6 responses on “The Magic in Our Stories

  1. Frank Morin

    Great post, Tristan. I agree – as long as the author is consistent with the magic and doesn’t use it as a cheat or a shortcut, magic adds wonderful dimensions to a story. I remember one book I read where a very mysterious, undefined type of magic was used by the author at the very end to miraculously fix everything and save the protagonist from certain death. As a reader, I felt cheated because the author used magic as a shortcut and side-stepped the very situation he had so painstakingly created.

  2. Brenda Sills

    Excellent, Tristan! I enjoyed your conversational style as if we were sitting in a cozy library in front of a blazing fire (It’s chilly in my niche of the world today) and you were akin to a wise and intuitive friend skillfully explaining magic in our story worlds.
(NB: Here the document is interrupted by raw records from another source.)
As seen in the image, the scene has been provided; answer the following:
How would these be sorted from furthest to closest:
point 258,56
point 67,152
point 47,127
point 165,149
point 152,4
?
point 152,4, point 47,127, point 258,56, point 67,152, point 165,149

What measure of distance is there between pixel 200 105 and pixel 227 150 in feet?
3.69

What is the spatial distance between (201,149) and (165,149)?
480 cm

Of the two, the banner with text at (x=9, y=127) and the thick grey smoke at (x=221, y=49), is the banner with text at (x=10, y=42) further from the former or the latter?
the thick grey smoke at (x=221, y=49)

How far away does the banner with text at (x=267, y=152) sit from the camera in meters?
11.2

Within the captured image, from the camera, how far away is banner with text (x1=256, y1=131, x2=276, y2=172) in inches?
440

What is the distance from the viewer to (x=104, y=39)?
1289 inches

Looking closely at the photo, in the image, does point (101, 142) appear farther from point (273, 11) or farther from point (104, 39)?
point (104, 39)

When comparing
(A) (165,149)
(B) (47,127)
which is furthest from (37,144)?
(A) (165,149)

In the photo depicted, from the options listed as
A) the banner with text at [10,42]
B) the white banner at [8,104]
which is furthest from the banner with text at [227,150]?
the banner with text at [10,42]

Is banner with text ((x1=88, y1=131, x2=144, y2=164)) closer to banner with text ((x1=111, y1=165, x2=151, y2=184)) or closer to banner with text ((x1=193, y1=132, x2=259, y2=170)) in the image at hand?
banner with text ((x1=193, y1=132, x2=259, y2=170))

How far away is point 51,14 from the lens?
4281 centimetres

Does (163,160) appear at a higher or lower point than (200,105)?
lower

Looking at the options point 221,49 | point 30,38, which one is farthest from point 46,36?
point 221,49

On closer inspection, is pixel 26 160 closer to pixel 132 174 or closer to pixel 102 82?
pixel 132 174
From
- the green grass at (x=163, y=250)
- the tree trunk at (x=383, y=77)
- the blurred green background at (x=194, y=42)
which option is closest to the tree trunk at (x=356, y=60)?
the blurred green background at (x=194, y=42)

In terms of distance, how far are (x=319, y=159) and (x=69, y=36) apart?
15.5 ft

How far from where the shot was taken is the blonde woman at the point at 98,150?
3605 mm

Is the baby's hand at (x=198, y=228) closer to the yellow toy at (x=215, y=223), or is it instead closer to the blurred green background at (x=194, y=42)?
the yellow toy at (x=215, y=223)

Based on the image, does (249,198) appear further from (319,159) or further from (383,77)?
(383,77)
Thanks! You did a first-rate job!

  3. Tristan

    @Frank Morin Thanks, Frank. It’s funny, I used to think adding magic to stories would make them easier to tell, but as I learn more about writing I’m finding avoiding that feeling of being cheated you describe to be a real challenge.

  4. Tristan

    @Brenda Sills Glad you enjoyed it, Brenda 🙂 I strive for that conversational tone but am never quite sure it’s coming out the way I intend. Very happy it worked for you!